Beyond this relatively simple scheme of the thermal stress response, more complex profiles were observed in the FA composition for each subclass (SFA, MUFA, PUFA). At d3, the important proportion of PUFA is mainly attributed to the n-3 PUFA (DHA and C18:5) and at a lesser extent to the n-6 PUFA (ARA). The decrease of SFA was essentially due to the palmitic acid, C16:0. While SFA and PUFA returned to their initial proportions, the composition of these subclasses was distinct from their C0 values, with at d11 respectively more C20:0 and C22:0 less C16:0, more C20:2/C20:4/C22:2 and C22:4 and less C18:4. This new composition then remained relatively stable until the end of the time series. From d11, a decrease in SDA, one of the FA biomarkers of Symbiodinium, was observed.

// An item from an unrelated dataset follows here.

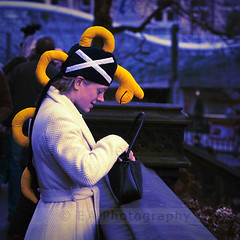 Nosey Nessie (Scottish Snapper) Tags: people woman edinburgh candid christmaseve lochnessmonster nessie wintermarket comedyhat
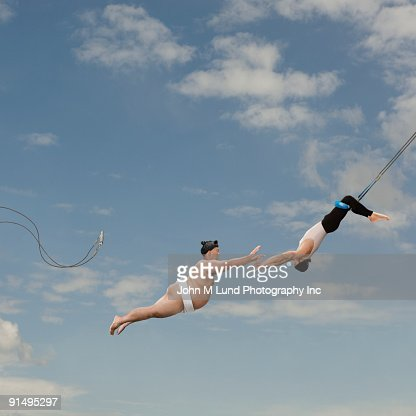 Pacific Islander sumo wrestler reaching for trapeze artist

Lipid pathways and ROS scavengers are overexpressed during stress
A total of 40,221 giant clam RNA contigs were identified for which more than 50% were annotated and then clustered as mentioned in the Materials and Methods section. 473 contigs, identified as participating in the metabolism pathway of lipids or ROS scavenging, were sorted out into 9 distinct clusters. The DEG levels during the time series generated similar regulations for these clusters (Fig. 2). At the first point in the time series, all clusters exhibited a peak of upregulation, when the temperature had increased from 26°C to 29°C after 3 days of thermal stress. This point was particularly pronounced for ‘Flip’ and ‘Sdr’ clusters where genes responsible for the rearrangement of lipids in the membrane and in fatty acid modifications, such as genes encoding delta 4, 5, 6 and 9 desaturases, were affected. At d5 (31°C), upregulation decreased slightly for each cluster only to increase again at d6. During the ‘plateau’ (32°C; d6 to d11), except for the ‘ROS’ and the ‘Lipid’ clusters which respectively exhibited a down- and upregulation, the profiles of the clusters remained nearly stable. The ‘Catabolism’ and ‘Sdr’ were the highest upregulated clusters and ‘Elongation’ the lowest. At d12, when the temperature dropped back to 26°C, all the clusters, except ‘Catabolism’, experienced a down regulation. One day after the return to 26°C, the upregulation of the clusters increased again.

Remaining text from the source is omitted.